_Brief:_
Pick out every line in the items below that contains the string "bbox".

┌────────

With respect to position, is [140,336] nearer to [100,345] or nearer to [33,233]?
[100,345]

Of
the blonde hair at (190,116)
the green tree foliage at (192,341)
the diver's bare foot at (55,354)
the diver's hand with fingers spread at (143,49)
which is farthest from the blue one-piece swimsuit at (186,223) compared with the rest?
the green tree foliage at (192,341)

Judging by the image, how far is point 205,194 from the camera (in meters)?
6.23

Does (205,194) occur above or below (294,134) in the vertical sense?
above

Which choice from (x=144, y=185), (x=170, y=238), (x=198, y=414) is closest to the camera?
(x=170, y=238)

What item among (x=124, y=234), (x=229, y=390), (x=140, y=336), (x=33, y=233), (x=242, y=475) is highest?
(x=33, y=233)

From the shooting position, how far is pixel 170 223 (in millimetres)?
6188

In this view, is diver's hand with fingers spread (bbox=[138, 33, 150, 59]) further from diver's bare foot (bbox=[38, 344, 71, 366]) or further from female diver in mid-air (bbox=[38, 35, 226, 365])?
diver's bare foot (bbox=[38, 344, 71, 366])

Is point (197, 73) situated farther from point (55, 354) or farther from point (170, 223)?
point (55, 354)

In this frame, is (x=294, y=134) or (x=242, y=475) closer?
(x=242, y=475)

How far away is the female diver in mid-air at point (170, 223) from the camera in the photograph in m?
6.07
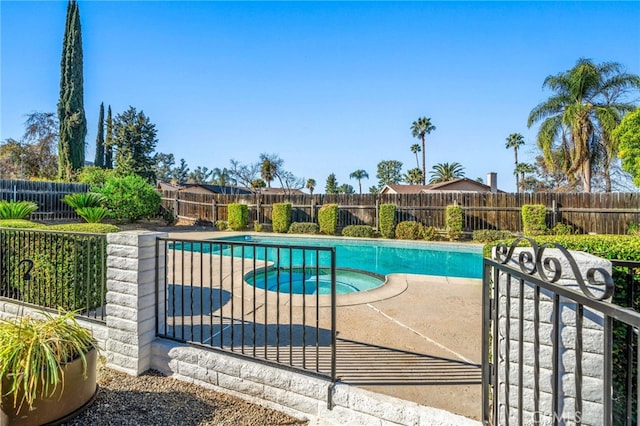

└────────

_Expected answer:_
In this view, is diver's hand with fingers spread (bbox=[138, 33, 150, 59]) further from diver's bare foot (bbox=[38, 344, 71, 366]) or further from female diver in mid-air (bbox=[38, 35, 226, 365])?
diver's bare foot (bbox=[38, 344, 71, 366])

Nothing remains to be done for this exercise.